GIVEN INSTRUCTION >>
Which lines of the listing below contain the word "masks"? Copy each one in full.

DATA PROVIDED >>
* Begin *

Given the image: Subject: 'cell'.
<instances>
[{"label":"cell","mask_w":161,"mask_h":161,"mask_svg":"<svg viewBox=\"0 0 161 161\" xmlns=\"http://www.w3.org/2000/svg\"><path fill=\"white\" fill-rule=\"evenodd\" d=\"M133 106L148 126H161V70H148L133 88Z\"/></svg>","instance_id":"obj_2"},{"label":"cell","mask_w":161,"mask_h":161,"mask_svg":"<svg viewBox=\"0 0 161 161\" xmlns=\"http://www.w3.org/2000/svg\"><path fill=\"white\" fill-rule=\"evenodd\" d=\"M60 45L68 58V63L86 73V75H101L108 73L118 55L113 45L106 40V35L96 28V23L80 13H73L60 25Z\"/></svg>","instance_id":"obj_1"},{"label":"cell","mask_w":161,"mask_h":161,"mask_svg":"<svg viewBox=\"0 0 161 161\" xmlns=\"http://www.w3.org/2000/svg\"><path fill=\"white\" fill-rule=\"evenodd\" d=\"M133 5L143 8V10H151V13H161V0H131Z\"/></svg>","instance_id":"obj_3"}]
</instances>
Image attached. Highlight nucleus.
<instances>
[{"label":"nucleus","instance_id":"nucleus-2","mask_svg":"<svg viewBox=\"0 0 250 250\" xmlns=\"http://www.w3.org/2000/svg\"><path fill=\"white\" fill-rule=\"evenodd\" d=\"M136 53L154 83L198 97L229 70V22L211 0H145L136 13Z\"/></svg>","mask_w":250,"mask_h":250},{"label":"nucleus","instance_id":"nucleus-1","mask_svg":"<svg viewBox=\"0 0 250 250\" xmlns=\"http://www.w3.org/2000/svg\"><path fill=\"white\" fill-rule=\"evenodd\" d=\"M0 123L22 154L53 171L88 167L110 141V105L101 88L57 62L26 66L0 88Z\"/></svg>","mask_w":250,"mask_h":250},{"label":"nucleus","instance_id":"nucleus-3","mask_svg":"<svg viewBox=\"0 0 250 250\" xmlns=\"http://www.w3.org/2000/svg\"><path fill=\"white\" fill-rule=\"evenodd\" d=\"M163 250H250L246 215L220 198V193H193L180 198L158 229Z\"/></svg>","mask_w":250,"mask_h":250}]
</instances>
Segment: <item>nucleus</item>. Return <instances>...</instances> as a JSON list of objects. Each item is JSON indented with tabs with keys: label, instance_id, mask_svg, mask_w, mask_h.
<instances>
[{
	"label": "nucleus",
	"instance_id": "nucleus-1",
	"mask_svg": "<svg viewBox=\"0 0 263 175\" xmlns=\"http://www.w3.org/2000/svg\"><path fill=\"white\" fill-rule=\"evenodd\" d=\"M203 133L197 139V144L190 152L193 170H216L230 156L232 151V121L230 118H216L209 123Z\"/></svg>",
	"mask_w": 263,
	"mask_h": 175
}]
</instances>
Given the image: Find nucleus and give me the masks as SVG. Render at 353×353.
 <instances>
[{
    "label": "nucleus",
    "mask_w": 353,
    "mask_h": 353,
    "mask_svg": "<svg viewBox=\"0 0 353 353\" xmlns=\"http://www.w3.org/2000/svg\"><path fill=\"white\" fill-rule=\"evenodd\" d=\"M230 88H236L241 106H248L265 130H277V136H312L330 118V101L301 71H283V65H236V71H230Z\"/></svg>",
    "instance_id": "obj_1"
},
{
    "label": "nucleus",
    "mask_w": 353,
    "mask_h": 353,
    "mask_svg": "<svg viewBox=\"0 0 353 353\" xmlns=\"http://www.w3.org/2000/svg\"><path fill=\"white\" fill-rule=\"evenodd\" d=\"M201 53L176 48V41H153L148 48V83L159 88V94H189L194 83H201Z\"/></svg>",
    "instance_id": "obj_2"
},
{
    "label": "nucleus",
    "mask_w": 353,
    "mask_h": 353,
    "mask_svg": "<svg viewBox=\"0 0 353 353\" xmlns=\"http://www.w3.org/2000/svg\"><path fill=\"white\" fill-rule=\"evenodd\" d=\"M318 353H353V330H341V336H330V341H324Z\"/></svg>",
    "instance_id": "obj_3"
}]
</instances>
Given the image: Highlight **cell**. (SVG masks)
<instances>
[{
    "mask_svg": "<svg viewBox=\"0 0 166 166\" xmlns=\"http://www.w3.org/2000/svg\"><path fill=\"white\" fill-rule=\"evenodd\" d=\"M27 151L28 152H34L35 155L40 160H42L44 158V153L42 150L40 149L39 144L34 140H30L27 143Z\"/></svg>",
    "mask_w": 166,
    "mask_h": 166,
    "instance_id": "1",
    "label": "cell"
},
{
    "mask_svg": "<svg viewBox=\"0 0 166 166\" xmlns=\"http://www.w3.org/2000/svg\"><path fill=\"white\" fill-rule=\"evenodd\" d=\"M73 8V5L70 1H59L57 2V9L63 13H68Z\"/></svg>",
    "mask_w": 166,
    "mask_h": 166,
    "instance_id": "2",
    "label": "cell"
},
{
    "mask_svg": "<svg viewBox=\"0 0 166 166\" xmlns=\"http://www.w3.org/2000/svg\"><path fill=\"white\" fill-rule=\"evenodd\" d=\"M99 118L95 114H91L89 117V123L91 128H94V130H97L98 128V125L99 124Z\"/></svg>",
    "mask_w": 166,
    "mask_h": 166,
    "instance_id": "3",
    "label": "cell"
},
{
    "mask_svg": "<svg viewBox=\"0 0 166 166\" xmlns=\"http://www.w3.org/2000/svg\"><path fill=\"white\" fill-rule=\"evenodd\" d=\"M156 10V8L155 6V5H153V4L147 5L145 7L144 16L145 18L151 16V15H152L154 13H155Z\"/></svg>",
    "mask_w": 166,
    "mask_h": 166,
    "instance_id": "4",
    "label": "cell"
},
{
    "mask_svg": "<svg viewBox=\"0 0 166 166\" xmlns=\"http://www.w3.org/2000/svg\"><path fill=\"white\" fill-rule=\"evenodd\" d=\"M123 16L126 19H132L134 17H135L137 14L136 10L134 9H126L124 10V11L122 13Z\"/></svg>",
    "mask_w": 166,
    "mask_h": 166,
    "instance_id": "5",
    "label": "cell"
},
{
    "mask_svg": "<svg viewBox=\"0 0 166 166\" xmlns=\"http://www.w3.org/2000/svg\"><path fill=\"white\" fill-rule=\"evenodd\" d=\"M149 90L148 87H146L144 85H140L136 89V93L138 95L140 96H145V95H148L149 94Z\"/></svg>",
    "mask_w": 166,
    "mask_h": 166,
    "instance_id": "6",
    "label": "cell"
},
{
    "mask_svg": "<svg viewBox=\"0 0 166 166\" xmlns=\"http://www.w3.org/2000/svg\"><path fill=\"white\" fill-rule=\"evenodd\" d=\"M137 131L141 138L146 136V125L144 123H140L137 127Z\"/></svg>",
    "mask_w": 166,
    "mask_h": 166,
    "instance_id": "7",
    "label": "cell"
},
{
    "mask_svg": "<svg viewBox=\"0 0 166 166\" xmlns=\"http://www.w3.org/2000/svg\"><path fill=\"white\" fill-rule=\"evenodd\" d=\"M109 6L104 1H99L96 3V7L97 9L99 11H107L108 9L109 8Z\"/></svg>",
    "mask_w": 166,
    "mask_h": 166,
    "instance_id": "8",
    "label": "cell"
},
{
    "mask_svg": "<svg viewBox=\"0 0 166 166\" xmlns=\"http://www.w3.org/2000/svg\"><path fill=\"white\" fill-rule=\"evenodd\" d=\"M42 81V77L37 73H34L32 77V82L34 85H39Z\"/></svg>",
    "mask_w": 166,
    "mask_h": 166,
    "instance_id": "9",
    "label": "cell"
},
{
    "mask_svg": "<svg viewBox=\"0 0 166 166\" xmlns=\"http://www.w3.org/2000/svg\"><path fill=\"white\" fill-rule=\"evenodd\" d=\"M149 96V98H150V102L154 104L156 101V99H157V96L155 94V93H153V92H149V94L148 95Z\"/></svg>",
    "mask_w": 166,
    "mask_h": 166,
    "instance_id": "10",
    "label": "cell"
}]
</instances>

* End *

RESULT >>
Given the image: Find nucleus and give me the masks as SVG. Render at 353×353.
Given the image: Highlight **cell**. (SVG masks)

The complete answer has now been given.